Most of all, I love seeing N.C. State Coach Jim Valvano—the guy who majored in English so as not to be labeled a “dumb jock”—at his highest moment, running around the court looking for someone to hug in the chaos of his team’s unlikely coup, cutting the strings to the basket in victory, smiling with unmitigated joy. Those were the halcyon days, before Valvano resigned as athletic director and then as coach due to accusations (ultimately unsubstantiated) of recruiting violations. Before he was diagnosed with metastatic adenocarcinoma, a type of glandular cancer. Before his iconic speech in 1993 at the first Excellence in Sports Performance Yearly Award ceremony, where Valvano received the Arthur Ashe Humanitarian Award.

Former disdainful rival and ultimately best friend, Duke Coach Mike Krzyzewski, accompanied Valvano to the event. Valvano was so weak he was throwing up on the plane and in his wheelchair just before delivering his 10-minute speech.

“Don’t give up. Don’t ever give up!” Valvano urged that night.

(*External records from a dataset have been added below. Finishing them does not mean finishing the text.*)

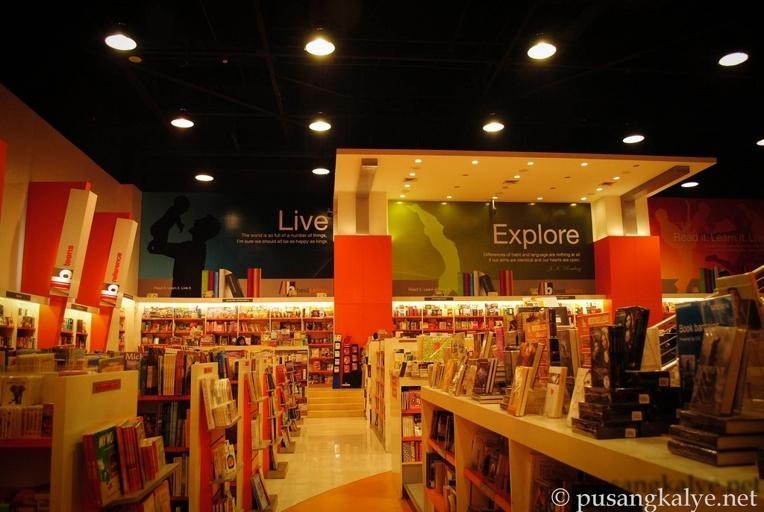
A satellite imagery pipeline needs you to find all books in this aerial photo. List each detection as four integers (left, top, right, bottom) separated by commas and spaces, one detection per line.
0, 273, 764, 512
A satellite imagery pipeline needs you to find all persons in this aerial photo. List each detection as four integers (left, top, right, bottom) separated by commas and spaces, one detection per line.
236, 336, 248, 345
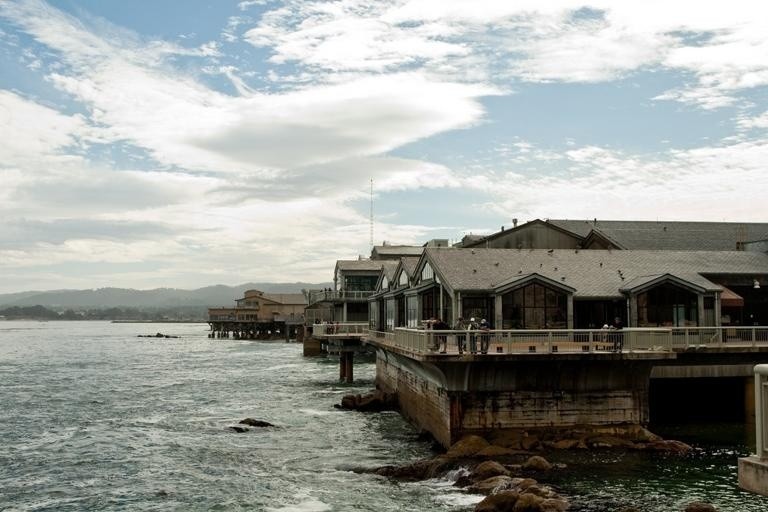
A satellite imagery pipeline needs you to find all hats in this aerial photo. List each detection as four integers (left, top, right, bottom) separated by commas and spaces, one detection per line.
458, 316, 488, 324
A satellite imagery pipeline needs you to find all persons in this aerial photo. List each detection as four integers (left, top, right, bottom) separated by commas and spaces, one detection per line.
339, 287, 343, 298
468, 317, 480, 354
320, 287, 331, 292
326, 321, 340, 334
611, 317, 624, 352
435, 319, 448, 353
455, 317, 467, 354
478, 319, 491, 354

Those words became the motto of the V Foundation for Cancer Research, whose formation Valvano announced at the awards ceremony. To date, the V Foundation has raised $310 million for cancer research.

Valvano’s ESPY appearance was on March 4, 1993. He died less than two months later on April 28, at age 47.

This year’s championship game will be played one day shy of the 40th anniversary of the Wolfpack’s miracle win. “Sports Illustrated” named the 1983 game the “greatest college basketball moment in the 20th century.” Who knows where the 2023 “Madness” will take us when play resumes on Saturday, who will win the championship, or what spots will appear in “One Shining Moment” after the final buzzer sounds. Time will tell whether this year’s legacy will be as lasting and as inspirational as 1983’s. This year’s tournament has had much to offer, but 1983 is a hard act to follow.